→ **Data shown**:
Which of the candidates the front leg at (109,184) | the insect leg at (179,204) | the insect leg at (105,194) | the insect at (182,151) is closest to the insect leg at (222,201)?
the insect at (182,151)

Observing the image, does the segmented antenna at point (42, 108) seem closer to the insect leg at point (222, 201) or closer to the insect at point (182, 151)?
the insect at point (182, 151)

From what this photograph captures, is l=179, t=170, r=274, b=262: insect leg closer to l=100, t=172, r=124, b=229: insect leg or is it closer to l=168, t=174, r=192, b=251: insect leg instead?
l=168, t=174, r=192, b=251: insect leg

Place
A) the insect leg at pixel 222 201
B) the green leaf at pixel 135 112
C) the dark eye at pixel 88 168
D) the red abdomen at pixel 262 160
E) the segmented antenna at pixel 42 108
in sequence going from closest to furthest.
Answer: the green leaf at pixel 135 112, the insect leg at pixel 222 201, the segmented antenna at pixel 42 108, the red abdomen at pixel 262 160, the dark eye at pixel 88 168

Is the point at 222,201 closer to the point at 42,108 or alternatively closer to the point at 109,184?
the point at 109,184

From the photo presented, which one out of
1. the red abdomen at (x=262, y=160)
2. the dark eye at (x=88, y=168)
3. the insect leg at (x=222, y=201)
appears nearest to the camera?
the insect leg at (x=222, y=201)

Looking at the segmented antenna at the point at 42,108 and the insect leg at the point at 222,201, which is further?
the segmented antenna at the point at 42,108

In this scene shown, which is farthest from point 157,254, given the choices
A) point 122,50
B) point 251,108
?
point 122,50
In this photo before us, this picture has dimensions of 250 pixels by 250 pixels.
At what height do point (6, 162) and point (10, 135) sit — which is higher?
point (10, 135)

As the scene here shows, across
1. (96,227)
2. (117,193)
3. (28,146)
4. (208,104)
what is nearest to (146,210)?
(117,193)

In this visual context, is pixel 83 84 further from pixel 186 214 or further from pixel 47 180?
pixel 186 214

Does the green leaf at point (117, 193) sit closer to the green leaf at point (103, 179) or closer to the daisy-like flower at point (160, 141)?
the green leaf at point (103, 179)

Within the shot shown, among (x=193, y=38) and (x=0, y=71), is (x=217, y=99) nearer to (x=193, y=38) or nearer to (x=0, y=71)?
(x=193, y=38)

→ **Required work**: Reproduce everything from the line containing "In this visual" down to the end of the data, with "daisy-like flower" changed to "white flower" and nothing else altered.

→ **Expected answer**:
In this visual context, is pixel 83 84 further from pixel 186 214 or further from pixel 47 180?
pixel 186 214

Does the green leaf at point (117, 193) sit closer to the green leaf at point (103, 179) or closer to the white flower at point (160, 141)?
the green leaf at point (103, 179)

Within the shot shown, among (x=193, y=38) and (x=0, y=71), is (x=217, y=99) nearer to (x=193, y=38) or nearer to (x=0, y=71)?
(x=193, y=38)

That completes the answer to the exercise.